At the Security Watchdog our recent experience of corporate screening – of companies outside the security industry and not hidebound to BS 7858 – has confirmed our view that it’s high time to say goodbye to an unworkable standard and impose one that can give genuine comfort to clients, insurers and, ultimately, suppliers of manned guarding services. We believe that a system based on a criminal record check; a credit check and references from the last two employers (or any over the last three years whichever is the most) will give everyone involved a source of genuine comfort. What was BS7858 designed for? Surely it was to detect any criminality in a background to prevent him/her taking up a job in security. The days are long gone – if they ever existed – when vetting departments examined the quality of the references to determine what position in the company an applicant should take up. With fear of criminality removed, it is right that we should spend quality time on examining the potential of individuals joining the industry – and proper references and qualification checks are the only way to do this – and then place them in appointments appropriate to their skills and ones that carry the proper rewards.

SIA scheme

As an industry we are crying out for credibility and the formation of the Security Industry Authority (SIA), the advent of licensing and the SIA’s Approved Companies Scheme (ACS) give us the platform we have been seeking. It would be madness to take these positives and wrap them in a cloak of negatives from the past.

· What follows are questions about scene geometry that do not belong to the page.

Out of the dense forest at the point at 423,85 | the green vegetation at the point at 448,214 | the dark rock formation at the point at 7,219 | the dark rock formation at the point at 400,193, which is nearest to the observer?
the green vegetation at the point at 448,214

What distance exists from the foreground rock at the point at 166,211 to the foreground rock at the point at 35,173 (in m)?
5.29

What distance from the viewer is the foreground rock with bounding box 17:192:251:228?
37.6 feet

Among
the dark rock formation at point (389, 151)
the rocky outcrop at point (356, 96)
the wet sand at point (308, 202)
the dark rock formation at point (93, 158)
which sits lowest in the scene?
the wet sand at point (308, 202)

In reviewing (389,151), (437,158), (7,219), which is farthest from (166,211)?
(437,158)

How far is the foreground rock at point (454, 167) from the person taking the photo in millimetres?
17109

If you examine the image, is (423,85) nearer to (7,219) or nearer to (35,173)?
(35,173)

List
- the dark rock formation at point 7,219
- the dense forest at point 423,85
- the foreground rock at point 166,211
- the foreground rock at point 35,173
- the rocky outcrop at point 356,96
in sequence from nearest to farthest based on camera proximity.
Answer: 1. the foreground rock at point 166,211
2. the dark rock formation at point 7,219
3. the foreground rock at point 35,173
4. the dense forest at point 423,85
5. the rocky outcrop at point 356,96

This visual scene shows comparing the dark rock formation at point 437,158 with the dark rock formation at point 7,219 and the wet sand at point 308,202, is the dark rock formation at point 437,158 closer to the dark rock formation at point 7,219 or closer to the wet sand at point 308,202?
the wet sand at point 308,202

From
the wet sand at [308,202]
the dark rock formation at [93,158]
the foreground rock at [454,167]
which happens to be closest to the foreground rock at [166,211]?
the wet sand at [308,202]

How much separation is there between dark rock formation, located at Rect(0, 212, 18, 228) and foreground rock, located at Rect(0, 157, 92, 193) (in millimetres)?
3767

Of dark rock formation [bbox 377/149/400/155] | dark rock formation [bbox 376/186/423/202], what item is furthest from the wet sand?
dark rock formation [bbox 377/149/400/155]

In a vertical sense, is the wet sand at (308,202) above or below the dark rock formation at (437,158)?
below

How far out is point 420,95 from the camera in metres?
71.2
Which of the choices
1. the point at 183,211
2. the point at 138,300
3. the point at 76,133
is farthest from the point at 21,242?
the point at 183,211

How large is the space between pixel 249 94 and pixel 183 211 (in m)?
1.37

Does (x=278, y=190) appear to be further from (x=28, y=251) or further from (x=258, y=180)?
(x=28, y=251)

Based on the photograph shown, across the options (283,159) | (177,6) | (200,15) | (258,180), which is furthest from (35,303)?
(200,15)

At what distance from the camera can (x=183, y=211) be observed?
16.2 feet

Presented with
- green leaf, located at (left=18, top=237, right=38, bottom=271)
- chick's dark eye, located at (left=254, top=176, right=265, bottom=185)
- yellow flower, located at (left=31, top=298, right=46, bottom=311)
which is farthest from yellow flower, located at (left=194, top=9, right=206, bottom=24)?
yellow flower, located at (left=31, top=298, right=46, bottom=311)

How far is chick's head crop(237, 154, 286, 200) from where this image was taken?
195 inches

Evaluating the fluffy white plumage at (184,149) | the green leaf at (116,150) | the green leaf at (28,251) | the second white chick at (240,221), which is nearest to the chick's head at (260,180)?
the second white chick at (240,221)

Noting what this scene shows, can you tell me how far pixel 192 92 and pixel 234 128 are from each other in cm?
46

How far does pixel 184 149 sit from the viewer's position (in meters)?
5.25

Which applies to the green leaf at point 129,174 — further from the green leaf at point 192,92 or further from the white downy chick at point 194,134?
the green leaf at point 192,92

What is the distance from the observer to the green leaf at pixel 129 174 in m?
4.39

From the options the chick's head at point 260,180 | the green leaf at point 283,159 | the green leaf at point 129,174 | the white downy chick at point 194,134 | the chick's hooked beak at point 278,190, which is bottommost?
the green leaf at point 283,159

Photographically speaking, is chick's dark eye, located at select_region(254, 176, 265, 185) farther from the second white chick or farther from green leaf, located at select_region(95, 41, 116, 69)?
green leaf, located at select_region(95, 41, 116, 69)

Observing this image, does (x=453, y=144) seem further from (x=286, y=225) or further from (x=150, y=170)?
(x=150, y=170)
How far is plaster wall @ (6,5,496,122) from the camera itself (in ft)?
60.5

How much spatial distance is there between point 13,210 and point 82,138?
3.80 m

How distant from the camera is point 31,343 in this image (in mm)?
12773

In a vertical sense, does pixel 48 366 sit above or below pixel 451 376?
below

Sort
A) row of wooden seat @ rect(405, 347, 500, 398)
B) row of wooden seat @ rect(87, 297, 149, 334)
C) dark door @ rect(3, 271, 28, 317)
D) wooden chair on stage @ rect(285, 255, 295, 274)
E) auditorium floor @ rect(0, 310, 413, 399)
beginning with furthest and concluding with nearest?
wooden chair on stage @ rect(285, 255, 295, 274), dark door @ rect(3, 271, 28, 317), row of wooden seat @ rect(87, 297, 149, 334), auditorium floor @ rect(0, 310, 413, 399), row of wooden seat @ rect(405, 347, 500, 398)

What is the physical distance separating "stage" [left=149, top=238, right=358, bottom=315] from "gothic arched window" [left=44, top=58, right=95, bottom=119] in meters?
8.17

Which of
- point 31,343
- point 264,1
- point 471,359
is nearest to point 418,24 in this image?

As I mentioned earlier, BS 7858 was better than nothing, but it raised difficulties between companies competing in the same industry – ones that should never have existed. How often have employers been frustrated by their competitors, when trying to screen individuals to the standard? An unwillingness to provide a timely reference – or indeed any at all – has often meant that an individual could not start work with his new employer. Unfortunately no authority has been willing to publicly reprimand such offenders; hopefully the SIA will change all that. Whatever way you care to view it, it’s time to raise the bar beyond BS 7858.

Terry O’Neil adds that he was on the committee of the BSI set to review BS 7858 and would not want the views in this essay to disparage the efforts of that committee which worked on behalf of the industry: “Notwithstanding that, even in the short time the committee since completed its work, the risk to people and property has intensified, such that terrorism now has a very wide agenda. As part of the ‘extended police family’, manned guarding companies need to give confidence to the organisations they serve that the staff they employ do not have a criminal background and are suitable for the job. Quite simply BS 7858 in today’s market cannot guarantee that requirement.”